'That's why they need me,' she said. 'We can bring their greatness to life again. It will take time, but now I know we can do it. The interconnections are braided within their writings. It's as different from modern hadal as ancient Egyptian is from English. But this place is the key, a giant Rosetta stone. All the clues are here, in one place. It's possible I can decipher a civilization twenty thousand years dead.'
'We?' said Ike.
'There's another prisoner here. It's the most extraordinary coincidence. I know him. We've started the work.'
'You can't return them to what they were. They don't need stories from the golden days.' Ike drew the air through his nostrils. 'Smell, Ali. That's death and decay. This is the city of the damned, not Shangri-la. I don't know why the hadals have all gathered here. It doesn't matter. They're dying off. That's why they take our women and children. It's why they've kept you alive. You're a breeder. We're stock. Nothing more.'
'Folks?' Shoat's tiny voice interrupted. 'My meter's running. Let's get this over with.' Ali faced the screen, not knowing he was seeing her through the crosshairs of his scope. 'What do you want, Shoat?'
'One, the head honcho. Two, my property. Let's start with One. Patch me through.' She looked at Ike.
'He wants to deal. He thinks he can. Let him try. Who's in charge here?'
'The one I came looking for, Ike. The one you've been looking for. They're one and the same.'
'But they're not the same.'
'They are. He's the one. I spoke to him. He knows you.' Using click language, Ali spoke the hadal name for their mythical god-king. 'Older-than-Old,' she said in English.
It was a forbidden name, and the feral girl gave a sharp, astonished look at her.
'Him.' Ali gestured at the claim mark tattooed on Ike's arm, and he grew cold.
'Satan.'
His eyes went racing through the hadal shapes lurking in the hollow behind Ali. Could it be? Here?

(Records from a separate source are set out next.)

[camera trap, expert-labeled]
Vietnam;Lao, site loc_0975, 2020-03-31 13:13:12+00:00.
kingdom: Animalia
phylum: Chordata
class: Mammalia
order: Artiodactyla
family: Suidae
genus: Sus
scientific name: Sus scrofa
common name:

Suddenly the girl gave a small cry. 'Batr,' she said in hadal. It caught Ike off guard. Father, she had said. His heart jumped at the address, and he turned to see her face. But she was smelling the shadows. A moment later, Ike caught the scent, too. Except for one glimpse of the fiend as the ancient hadal fortress was being sieged, Ike had not seen this man since the cave system in Tibet.
If anything, Isaac had grown more imposing. Gone was the sticklike ascetic's body. He had put on muscle weight, meaning the hadals had granted him higher status and, with it, greater shares of meat. Calcium outgrowths formed a twisted horn on one side of his painted head, and his eyes had an abyssal bulge. He moved with the grace of a t'ai chi master. From the silver bands cinching his biceps to the protruding demon stare and the antique samurai sword in one hand, Isaac looked born to rule down here, a caudillo for the underworld.
'Our renegade,' Isaac greeted him. His grin was ravenous. 'And bearing gifts? My daughter. And a machine.'
The girl bucked forward. Ike hauled her back, making another wrap of rope around his fist. Isaac's lip peeled back over his filed teeth. He said something in hadal too intricate for Ike to understand.
Ike gripped the knife, stifled his fear. This was Ali's Satan? It would be like him to deceive her into thinking he was the khan. To deceive Ike's own daughter into believing in a false father.
'Ali,' Ike murmured, 'he's not the one.' He didn't speak the name of Older-than-Old, even as a whisper. He touched his claim mark to indicate who he meant.
'Of course he is.'
'No. He's only a man. A captive like me.'
'But they obey him.'
'Because he obeys their king. He's a lieutenant. A favorite.' Ali frowned. 'Then who is the king?'
Ike heard a faint jingling. He knew that sound from the fortress, the tinkling of jade against jade. Warrior armor, ten thousand years old. Ali turned to peer into the shadows.
A terrible gravity began pulling at Ike, a feeling you got when your holds failed and the depths peeled you away.
'We've missed you,' a voice spoke out of the ruins.
As a familiar figure surfaced from the darkness, Ike lowered his knife hand. He let go of his daughter's rope, and she darted from his side. His mind filled. His heart emptied. He gave himself to the abyss.
At last, thought Ike, falling to his knees.
Him.
Shoat hummed tunelessly in his sniper's nest, his rifle nested in a stone groove overlooking the abyss. He kept his eye to the scope, watching the tiny figures play out
his script. 'Tick-tock,' he whispered.